Perhaps her favorite part of the job these days is analyzing the customer experience from pre-purchase to post-sale. Afterall, she says, she’s a consumer first and foremost.
“I was happy to take on as much as I could to help my peers—and Mattress Firm was open to teaching me about its business operations,” says Nuno. “As the world is changing, people in companies have to step up to additional roles and responsibilities that aren’t always spelled out in a title.”
Nuno started her career as an associate at Fulbright & Jaworski LLP (now Norton Rose Fulbright), her first position after graduating from the University of Texas School of Law in 2004.
For three years, she served as an acquisition counsel for Mattress Firm, one of Fulbright’s clients. The relationship was put on pause in 2010 for a year when she became a seconded attorney for Mitsui & Co. in Tokyo, where she helped Japanese employees better understand the art of negotiation, due diligence and drafting energy-related transactions for businesses in North and South America.
Shortly after she returned in 2011, Nuno did more work for Mattress Firm before it went public later that year. Coming up on her eight year anniversary at Fulbright—a time when attorneys are often faced with the decision of whether to try and make partner—she was considering her next move.
“The one thing that struck me was that I wanted to go in-house, have a change of lifestyle and start learning the business side of each client,” she says.
Laying the foundation
In 2012, Nuno caught wind that the newly public Mattress Firm was looking to hire a new general counsel.
“The prospect of starting a legal department and understanding the needs of the business were exciting challenges,” she says. “It was a daunting task to figure out where to start first.”
Joining the company that July, she began by reviewing legal expenditures, researching procedural gaps and opportunities, tightened protocols and focusing on compliance. Her team now includes three in-house attorneys working with an expanded scope of oversight that includes insurance, risk and loss prevention.

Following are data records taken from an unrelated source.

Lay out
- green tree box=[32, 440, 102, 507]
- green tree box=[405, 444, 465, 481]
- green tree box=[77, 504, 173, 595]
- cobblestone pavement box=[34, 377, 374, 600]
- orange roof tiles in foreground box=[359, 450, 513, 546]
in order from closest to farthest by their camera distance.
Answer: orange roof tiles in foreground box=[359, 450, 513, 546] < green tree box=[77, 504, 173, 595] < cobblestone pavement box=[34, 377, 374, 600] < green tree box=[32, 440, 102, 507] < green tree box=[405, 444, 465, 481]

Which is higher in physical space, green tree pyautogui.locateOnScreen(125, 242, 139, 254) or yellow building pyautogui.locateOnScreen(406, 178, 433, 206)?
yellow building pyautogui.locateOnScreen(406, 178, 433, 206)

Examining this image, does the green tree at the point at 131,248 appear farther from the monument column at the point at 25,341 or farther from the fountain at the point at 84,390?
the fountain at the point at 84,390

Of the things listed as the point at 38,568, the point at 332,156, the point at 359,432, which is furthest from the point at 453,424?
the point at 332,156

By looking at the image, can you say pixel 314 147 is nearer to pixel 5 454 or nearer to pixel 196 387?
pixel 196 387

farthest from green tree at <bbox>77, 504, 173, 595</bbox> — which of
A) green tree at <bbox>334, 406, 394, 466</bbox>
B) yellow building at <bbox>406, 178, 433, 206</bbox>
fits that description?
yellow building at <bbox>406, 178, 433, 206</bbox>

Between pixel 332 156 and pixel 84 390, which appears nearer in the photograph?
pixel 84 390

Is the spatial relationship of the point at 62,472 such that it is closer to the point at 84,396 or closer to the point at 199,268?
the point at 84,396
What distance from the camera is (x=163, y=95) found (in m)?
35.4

“It was nice change from billable hours to directing my energies into establishing legal strategies to support a business,” Nuno reflects. “At first, I felt obligated to report to my boss, the chief financial officer, what I worked on each day. He quickly put an end to that—telling me that he knew I was working hard and he just wanted me to get my work done.”
While the mattress marketplace has evolved in the past few years—especially in e-commerce—Nuno says there’s no replacement for the hands-on experience when buying a bed.
One aspect of Nuno’s efforts on the sales and marketing side involves reviewing tools and training used to educate in-store costumers on the latest mattress technologies, from cooling gels in the fabric to how mattresses offer differing support.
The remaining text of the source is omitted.